## start PAGE EXCERPT

# GoodBye Forums&Uber



## HotSniper (Mar 31, 2016)

Just wanted to say final goodbye to all the members,moderators and founders to this site. I know for a fact that I am no loss to anyone here or Uber and life goes on. I am moving on to a better future and dump Uber,we all know that rates cannot be sustained by drivers at these low rates.May be if Uber will change the rates I might return,and again no loss or gain from any form.Its been a good and learning curve for me whilst learning the different sides of paxs and transport. Anyway farewell and good luck to all in the future.


Cheers George


----------



## JohnnyDee (Mar 21, 2016)

HotSniper said:


> Just wanted to say final goodbye to all the members,moderators and founders to this site. I know for a fact that I am no loss to anyone here or Uber and life goes on. I am moving on to a better future and dump Uber,we all know that rates cannot be sustained by drivers at these low rates.May be if Uber will change the rates I might return,and again no loss or gain from any form.Its been a good and learning curve for me whilst learning the different sides of paxs and transport. Anyway farewell and good luck to all in the future.
> 
> Cheers George


Yassoooooo and all the best to you George 

ps: Guess could contribute at times on the forum


----------



## Who is John Galt? (Sep 28, 2016)

HotSniper said:


> Just wanted to say final goodbye to all the members,moderators and founders to this site. I know for a fact that I am no loss to anyone here or Uber and life goes on. I am moving on to a better future and dump Uber,we all know that rates cannot be sustained by drivers at these low rates.May be if Uber will change the rates I might return,and again no loss or gain from any form.Its been a good and learning curve for me whilst learning the different sides of paxs and transport. Anyway farewell and good luck to all in the future.
> 
> Cheers George


Good luck, buddy!


----------

## end PAGE EXCERPT
## start SOURCE EXCERPT

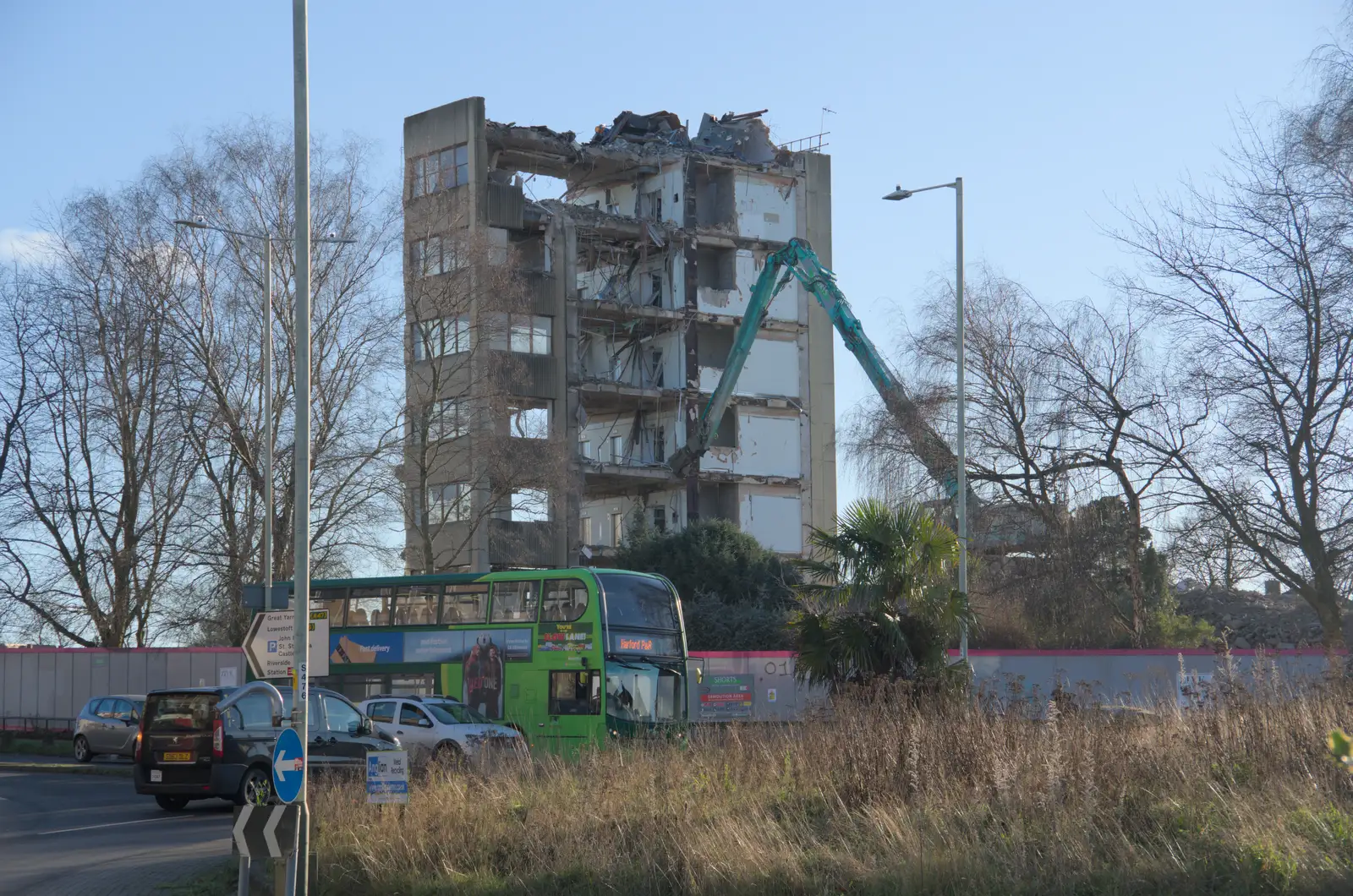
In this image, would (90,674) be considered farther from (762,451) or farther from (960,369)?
(762,451)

## end SOURCE EXCERPT

## SHORT PROBLEM 1
In one to three sentences, explain why HotSniper says he is dropping Uber, according to the goodbye thread.
## SHORT PROBLEM 2
Write out the goodbye thread word for word from "## Who is John" to "Good luck, buddy!".

## EXERCISE ANSWER 1
HotSniper is leaving Uber because drivers cannot keep going at its low rates. He adds that he might come back if Uber changes the rates.

## EXERCISE ANSWER 2
## Who is John Galt? (Sep 28, 2016)

HotSniper said:


> Just wanted to say final goodbye to all the members,moderators and founders to this site. I know for a fact that I am no loss to anyone here or Uber and life goes on. I am moving on to a better future and dump Uber,we all know that rates cannot be sustained by drivers at these low rates.May be if Uber will change the rates I might return,and again no loss or gain from any form.Its been a good and learning curve for me whilst learning the different sides of paxs and transport. Anyway farewell and good luck to all in the future.
> 
> Cheers George


Good luck, buddy!